Tuttavia, allo stesso tempo, il finale offre anche una (tragica) forma di redenzione: è vero che il singolo atto sessuale non riesce a soddisfare, acconsente Joe, ma prosegue: “(…) ad essere sincera io vedo solo la somma di tutte queste diverse esperienze sessuali, quindi in questo senso ho avuto un solo amante”. La ninfomania ci viene presentata così in una veste tragica: Joe è costretta a desiderare un’astrazione.
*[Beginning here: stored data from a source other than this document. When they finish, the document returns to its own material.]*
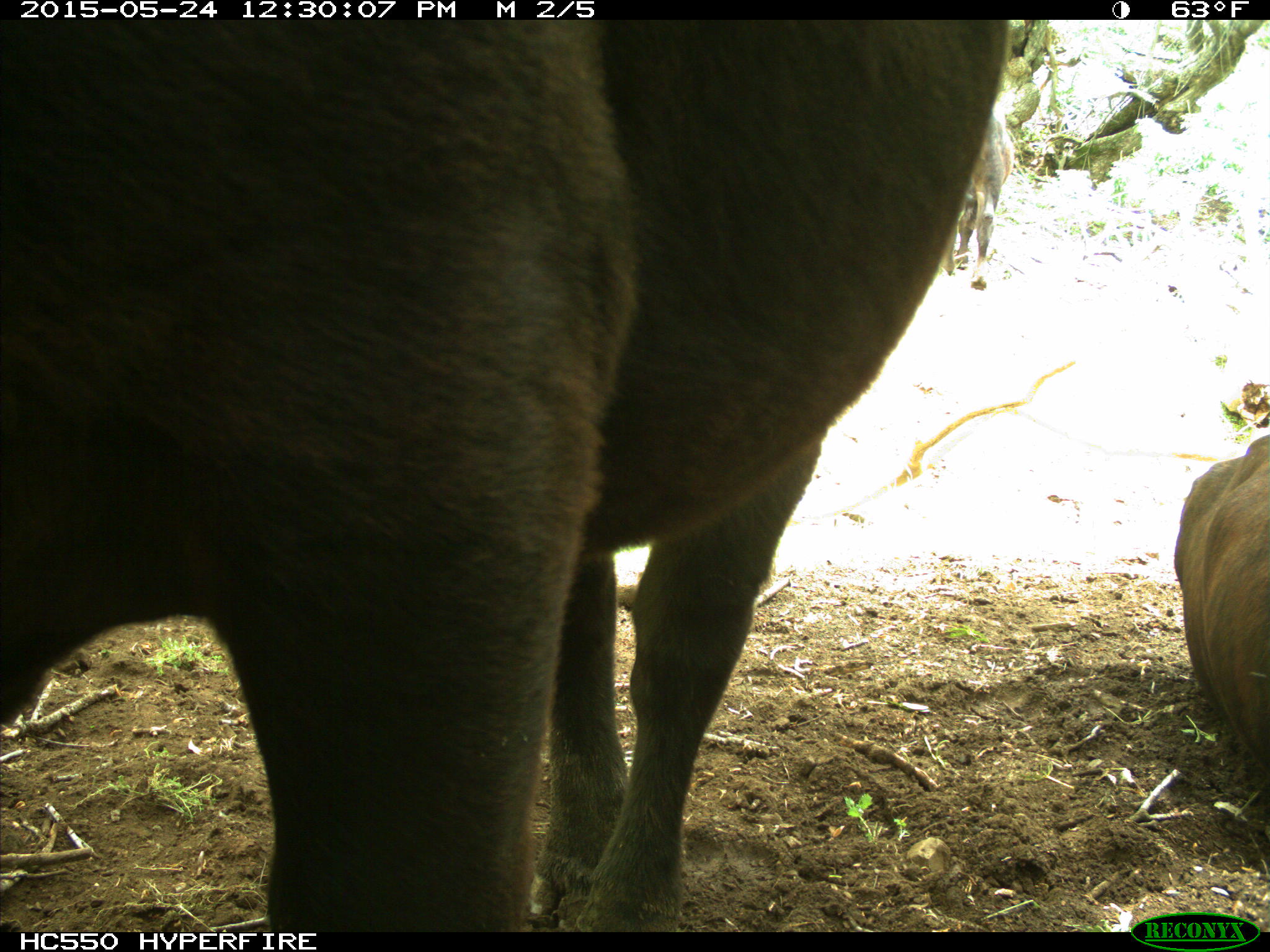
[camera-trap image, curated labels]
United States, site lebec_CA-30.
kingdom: Animalia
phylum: Chordata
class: Mammalia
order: Artiodactyla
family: Bovidae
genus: Bos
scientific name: Bos taurus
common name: domestic cow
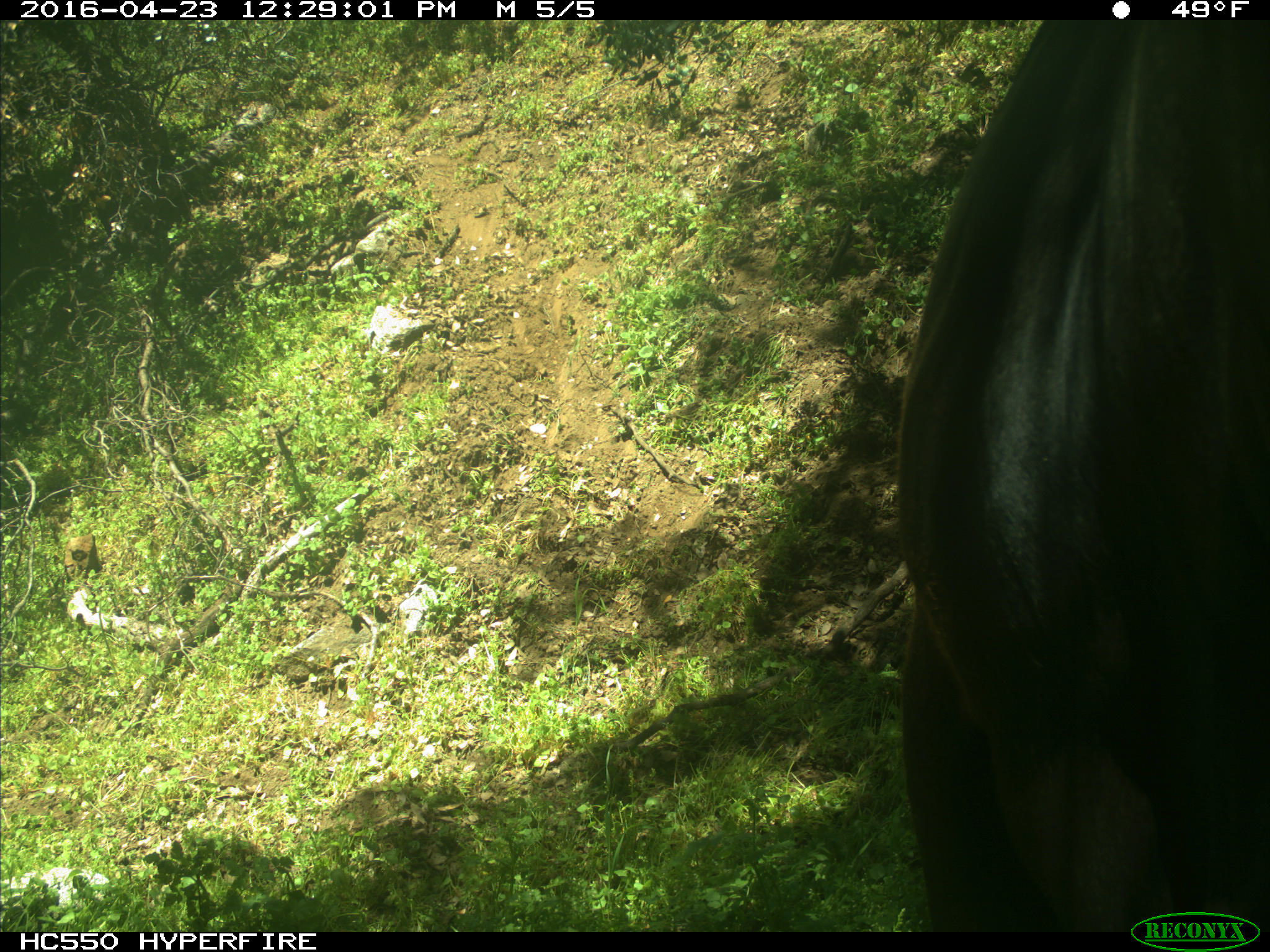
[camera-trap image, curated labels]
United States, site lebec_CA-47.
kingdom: Animalia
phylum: Chordata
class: Mammalia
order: Artiodactyla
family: Bovidae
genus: Bos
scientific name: Bos taurus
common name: domestic cow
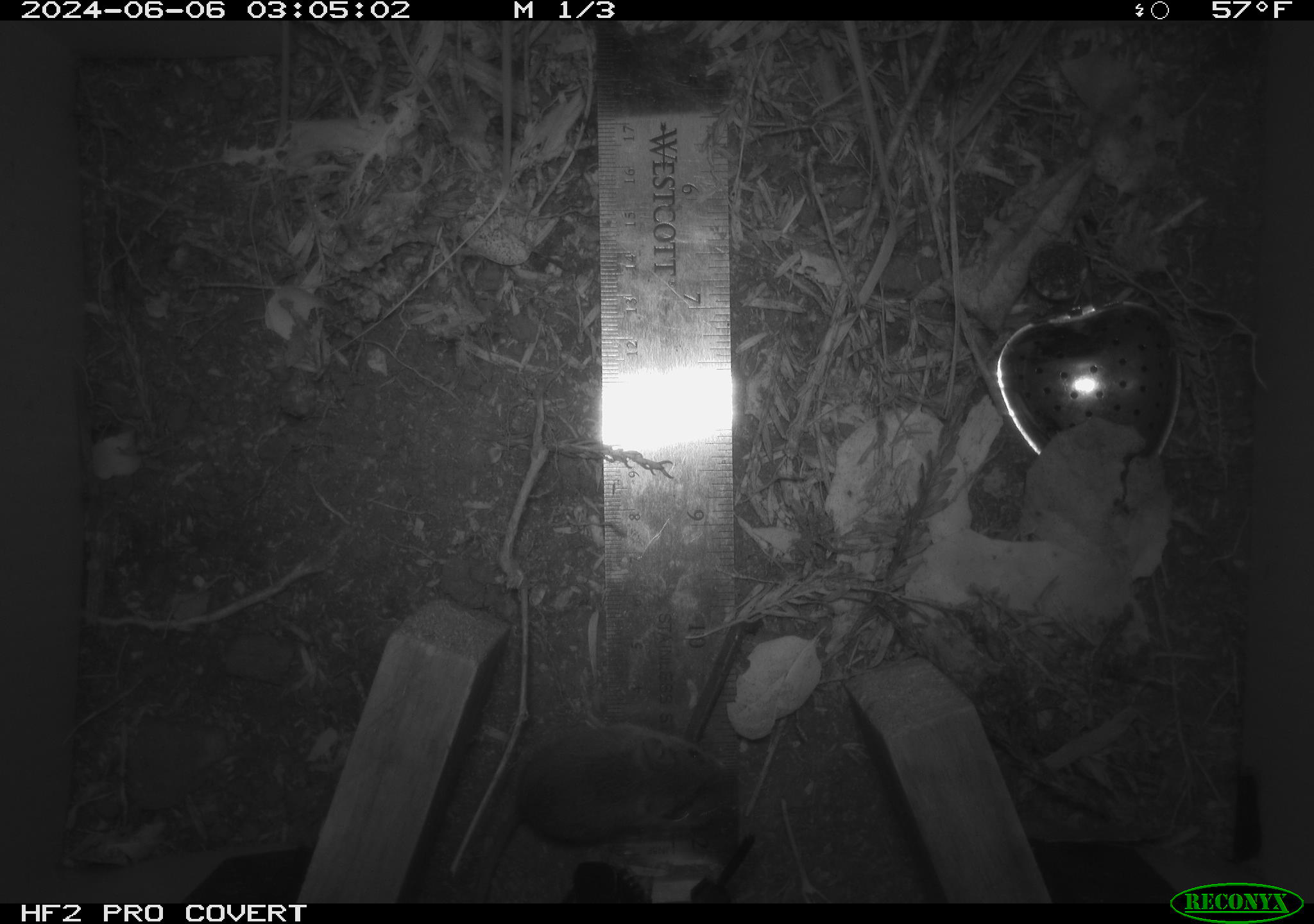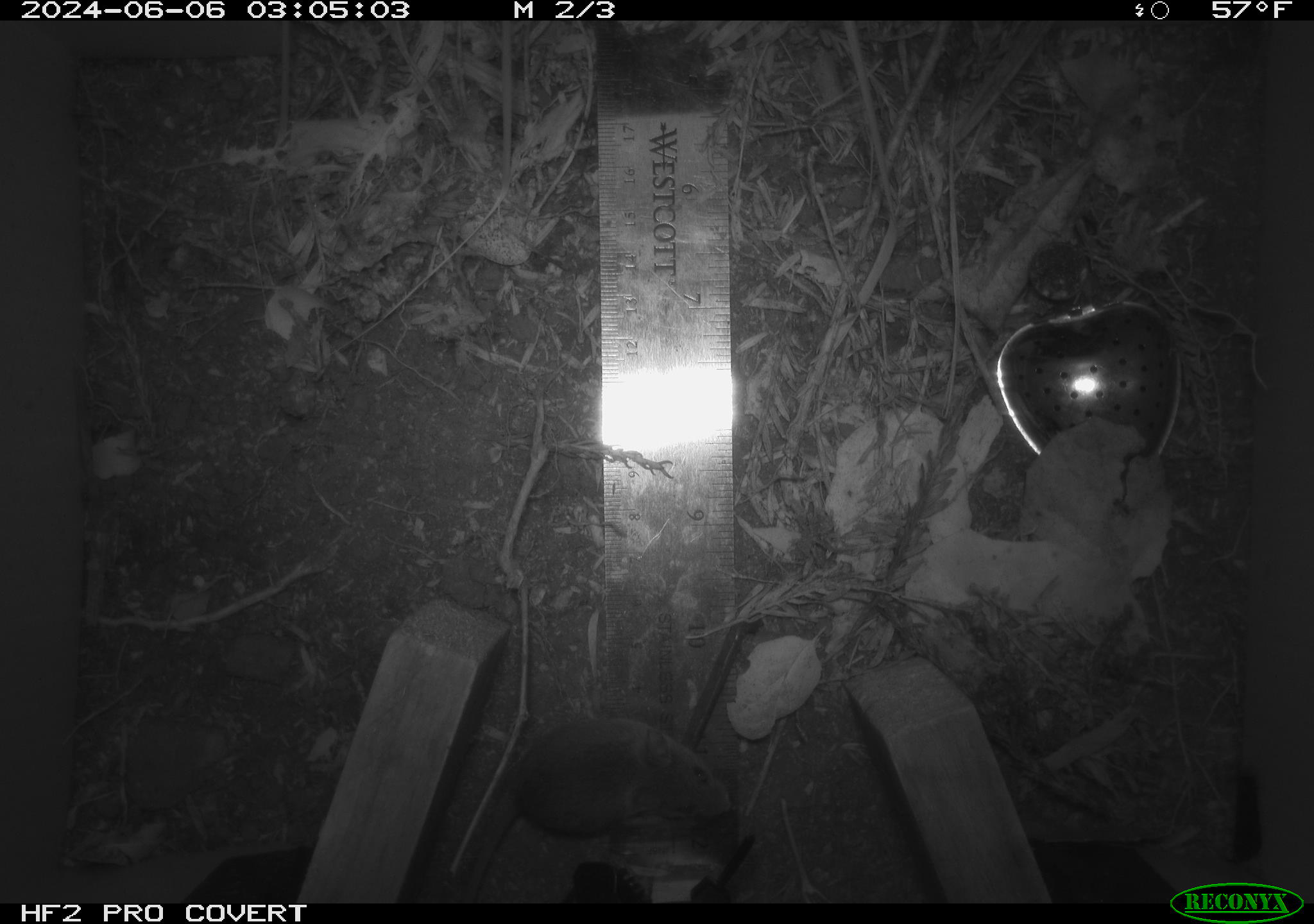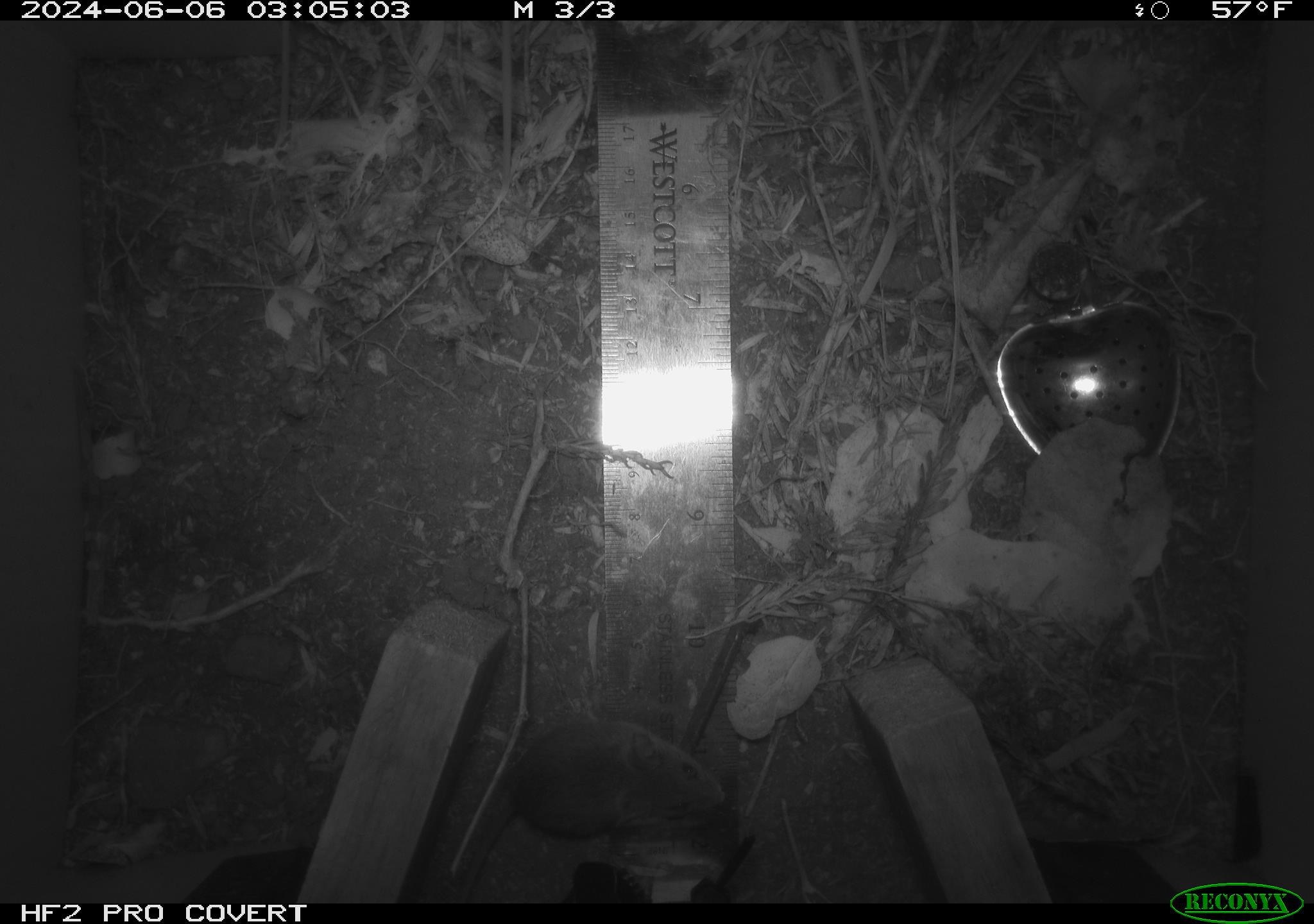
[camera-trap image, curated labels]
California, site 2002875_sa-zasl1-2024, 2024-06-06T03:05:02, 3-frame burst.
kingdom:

Astrazione che nel singolo e nel particolare non si trova, ma si trova solo nella loro “somma”. Proprio come una polifonia formata da tre voci, dove quella della persona amata ne costituisce soltanto il “cantus firmus”. Ma mentre le polifonie di Bach si possono ascoltare, il desiderio di una ninfomane sembra destinato a restare insoddisfatto in un circolo che si perpetua all’infinito, perché l’oggetto del desiderio non può essere e non sarà mai nel singolo.
Da un lato un desiderio che, non potendo godere del concreto è destinato, per dirla con Sartre, “allo scacco”; dall’altro il senso di colpa che comporta l’utilizzare i singoli come “tessere di un puzzle” per una polifonia più ampia.
Sotto questo aspetto, e non senza un velo di ironia, si può addirittura sostenere che quello di Joe è un desiderio platonico.